Apapun bisa dibahas di meja makan, mulai sekolah, pekerjaan, impian, candaan, hingga asmara (eaaaaa, hehehe). Ledek-ledekan bisa dipastikan selalu ada antara saya dan adik. Hal ini didukung dengan posisi yang stategis. Adik duduk di seberang saya. Sementara kedua orang tua terlihat menikmati 'tontonan' berantem kecil di hadapan mereka, sambil sesekali tertawa dan menegur kalau gaya bercanda kami sudah mulai kelewatan. Dan itu wajar, saya rasa.
Kini kami berempat sudah tidak lagi tinggal di satu atap yang sama. Long Distance Relationship (LDR) dengan keluarga ini membuat kami tidak lagi bisa menikmati momen makan bersama. Kalau dulu aktivitas makan adalah rutinitas belaka, kini kegiatan tersebut adalah momen yang sangat kami rindukan, terutama ketika kami saling berjauhan. Dan sebentar lagi, momen itu akan saya dapatkan lagi ketika bertemu dengan Mama, Papa, dan Adik saat liburan Hari Raya Idul Fitri. Saya tidak sabar ingin bertemu tiga orang terpenting dalam hidup saya untuk makan bersama dan berbagi cerita.
Kamis 9 Juni 2016 lalu, saya sempat makan di Hokben yang terdapat di Bandung Electronic Center (BEC), Bandung. Saya menikmati makan siang di restoran cepat saji dari Jepang itu bersama teman-teman, saat istirahat siang menjelang production oral atau speaking testdalam rangkaian ujian Diplome d'Etudes en Langue Français (DELF) di salah satu lembaga pendidikan Prancis tidak jauh dari sana. (Maaf, saat itu kami tidak berfoto karena kami terlalu fokus menikmati makanan, dilanjutkan dengan latihan berdiskusi).
Saat asyik menikmati Hoka Hemat 2 siang itu, saya melihat bahwa Hokben memiliki menu baru. Namanya Omiyage. Paket ini bisa menjadi salah satu solusi makanan cepat saji (fast food) yang bisa dinikmati bersama orang-orang terkasih dalam segala suasana, baik perayaan ulang tahun maupun Lebaran. Konsep yang diangkat dalam paket ini saja sudah jelas. Share to Love, Love to Share. Berbagi untuk mencintai dan mencintai untuk berbagi. Konsep ini membuat saya berpikir bahwa hidangan Hokben ini sangat tepat untuk semakin menghangatkan kebersamaan bersama keluarga, saat mudik Lebaran nanti.

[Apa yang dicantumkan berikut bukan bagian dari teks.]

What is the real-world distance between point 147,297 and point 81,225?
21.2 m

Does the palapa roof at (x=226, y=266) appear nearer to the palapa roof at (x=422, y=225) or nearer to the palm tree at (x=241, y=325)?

“Okay, Mama, Papa, Adik, tunggu ya. Saya akan bawakan Paket Omiyage untuk kalian,” begitulah tekad saya waktu itu.
Sebelum mudik, saya memutuskan untuk mencari tahu apa itu Omiyage. Nggak lucu kan, kalau saya Berbagi Hokben melalui Paket Omiyage kepada keluarga tetapi saya tidak mengetahui filosofi yang sebenarnya dari Jepang.
Mengutip salah satu situs yang mengulas banyak hal tentang Jepang, kata “Omiyage” berarti produk lokal yang mewakili kota pembuatannya. Sebut saja apel dari Aomori, kentang dari Hokaido, atau kumamon yang lucu dari Kumamoto. Jadi bisa dikatakan bahwa “Omiyage” adalah oleh-oleh atau buah tangan versi orang Jepang. Mereka beranggapan, memberi Omiyage merupakan upaya mempromosikan produk-produk yang unik dari daerah yang mereka kunjungi, baik di dalam maupun luar negeri.